Reply only with how many lines below contain "site".

■ **Input**
—————

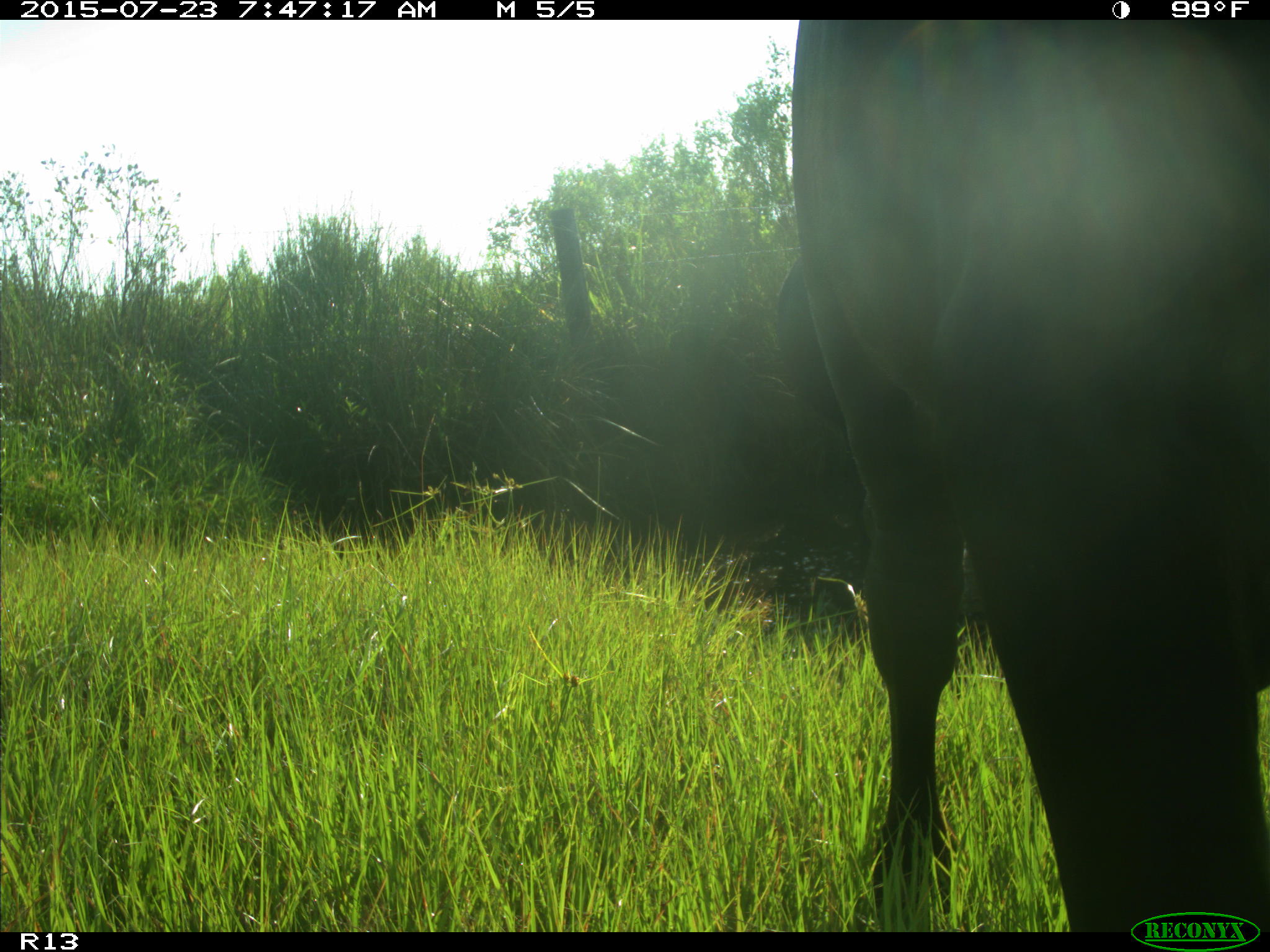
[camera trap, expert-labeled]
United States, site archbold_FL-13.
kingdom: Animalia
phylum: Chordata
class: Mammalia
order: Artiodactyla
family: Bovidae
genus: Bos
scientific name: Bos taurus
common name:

—————

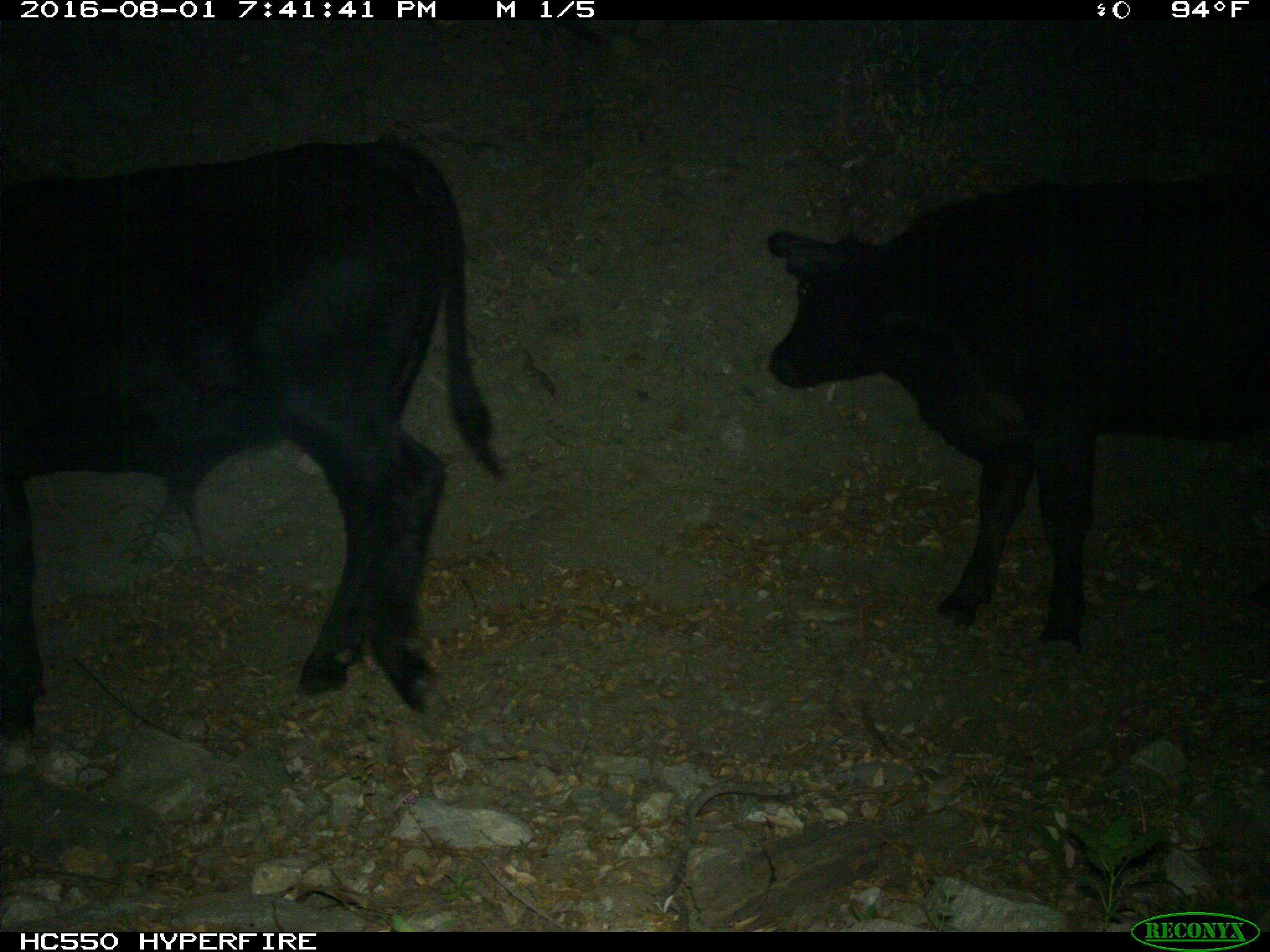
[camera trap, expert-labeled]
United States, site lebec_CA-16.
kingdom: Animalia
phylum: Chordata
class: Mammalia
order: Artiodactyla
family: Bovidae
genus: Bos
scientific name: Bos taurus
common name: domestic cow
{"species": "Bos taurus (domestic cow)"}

—————

■ **Answer space**
2